At issue in the case is whether the cat was a pet, belonging to a San Luis Pass toll-bridge worker.
The worker had claimed he had been feeding and caring for the cat and that he had considered the animal his.
However, defense attorney Tad A. Nelson has said the animal was feral and had no owner.
The
Texas Penal Code has 10 definitions for cruelty to animals. The one
that applies to Stevenson’s case is anyone who seriously injures an
animal “belonging to another without legal authority or the owner’s
effective consent.”
If jurors find the cat was feral, or wild,
then it had no owner and that law did not apply to Stevenson’s actions.
However, if they find the cat was the bridge worker’s pet, the charge
could carry a jail term of 180 days to two years, as well as a fine of
up to $10,000.
While Stevenson did not testify on his own behalf
during the trial, jurors did hear from the defendant. Prosecutors Paige
Santell and Rebecca Klaren played Stevenson’s taped grand-jury
testimony, in which he said he never would have shot the cat had he
known it to be someone’s pet.
Jurors also heard prosecutor Bill
Reed on the tape. Reed questioned Stevenson’s apparent suggestion that
the bridge worker had planted food and toys under the bridge to give
the impression the cat was a pet. Reed also challenged Stevenson’s
credibility, saying he did not see the food. Nelson had said in opening
statements that geotubes placed to stem beach erosion had blocked the
food from Stevenson’s view.
While Reed handled the prosecution
of the case only as far as the grand jury, he did play a role in the
trial as a witness called to authenticate the tape of Stevenson’s
testimony.
The cross-examination between him and Nelson was
frequently contentious, with Nelson asking Reed about his questioning
process and about paperwork Stevenson had provided prosecutors about
feral cats. The paperwork appeared to have vanished, Nelson said.
Police
officer John Bertolino was on his way to the San Luis Pass, where a
caller had reported hearing shots fired, when he stopped a van with a
Galveston Ornithological Society logo on its side near 15 Mile Road.

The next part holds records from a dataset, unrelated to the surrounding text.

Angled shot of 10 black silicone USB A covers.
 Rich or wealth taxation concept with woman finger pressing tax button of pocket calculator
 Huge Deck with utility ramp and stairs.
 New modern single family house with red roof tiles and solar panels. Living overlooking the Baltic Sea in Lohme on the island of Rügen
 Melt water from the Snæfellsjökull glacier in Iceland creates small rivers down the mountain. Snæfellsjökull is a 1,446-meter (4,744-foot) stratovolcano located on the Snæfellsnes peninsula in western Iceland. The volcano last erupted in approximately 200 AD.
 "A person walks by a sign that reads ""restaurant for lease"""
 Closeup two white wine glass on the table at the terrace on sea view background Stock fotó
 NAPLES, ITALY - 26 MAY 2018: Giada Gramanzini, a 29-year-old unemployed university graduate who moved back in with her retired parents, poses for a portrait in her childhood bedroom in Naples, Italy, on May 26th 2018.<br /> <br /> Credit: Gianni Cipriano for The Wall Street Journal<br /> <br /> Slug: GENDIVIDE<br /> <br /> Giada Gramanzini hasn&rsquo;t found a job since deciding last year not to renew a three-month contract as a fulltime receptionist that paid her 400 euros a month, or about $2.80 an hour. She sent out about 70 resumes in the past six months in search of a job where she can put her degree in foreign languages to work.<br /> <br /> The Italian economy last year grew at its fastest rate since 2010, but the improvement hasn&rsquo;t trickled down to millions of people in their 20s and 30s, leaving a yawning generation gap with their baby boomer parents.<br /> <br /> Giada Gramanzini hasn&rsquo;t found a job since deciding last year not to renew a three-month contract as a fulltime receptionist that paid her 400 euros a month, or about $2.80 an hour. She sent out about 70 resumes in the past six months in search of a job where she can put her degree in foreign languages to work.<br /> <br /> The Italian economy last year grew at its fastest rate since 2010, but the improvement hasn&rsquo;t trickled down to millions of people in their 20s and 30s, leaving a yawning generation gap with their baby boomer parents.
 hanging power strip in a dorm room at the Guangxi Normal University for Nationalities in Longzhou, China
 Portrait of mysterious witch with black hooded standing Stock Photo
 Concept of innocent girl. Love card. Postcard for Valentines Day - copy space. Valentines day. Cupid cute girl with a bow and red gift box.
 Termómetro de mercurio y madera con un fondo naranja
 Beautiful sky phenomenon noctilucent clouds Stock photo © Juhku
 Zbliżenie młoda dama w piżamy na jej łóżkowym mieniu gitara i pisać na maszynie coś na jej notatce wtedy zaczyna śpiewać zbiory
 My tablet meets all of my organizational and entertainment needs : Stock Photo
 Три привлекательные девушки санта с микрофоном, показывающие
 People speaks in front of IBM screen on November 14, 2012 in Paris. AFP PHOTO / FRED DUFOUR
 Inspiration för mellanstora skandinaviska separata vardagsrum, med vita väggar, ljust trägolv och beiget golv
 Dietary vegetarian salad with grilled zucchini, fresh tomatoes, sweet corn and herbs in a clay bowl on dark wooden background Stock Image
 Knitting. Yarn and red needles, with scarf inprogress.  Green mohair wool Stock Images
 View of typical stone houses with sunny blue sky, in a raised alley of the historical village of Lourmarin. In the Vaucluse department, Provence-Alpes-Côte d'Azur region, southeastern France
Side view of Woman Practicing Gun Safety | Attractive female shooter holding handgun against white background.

Bertolino found a. 22-caliber rifle in the van.
One of the
toll-bridge workers was following the van and later told police the
van’s occupant had shot a cat, which suffered a severed spine. The cat
died while Bertolino was taking it to a veterinarian.
Stevenson discussed the incident after his release. His account appeared on the Texbirds online message board.
He
wrote that, the night before his arrest, he saw a cat “creeping up on
three snowy and two piping plovers and several sanderlings.”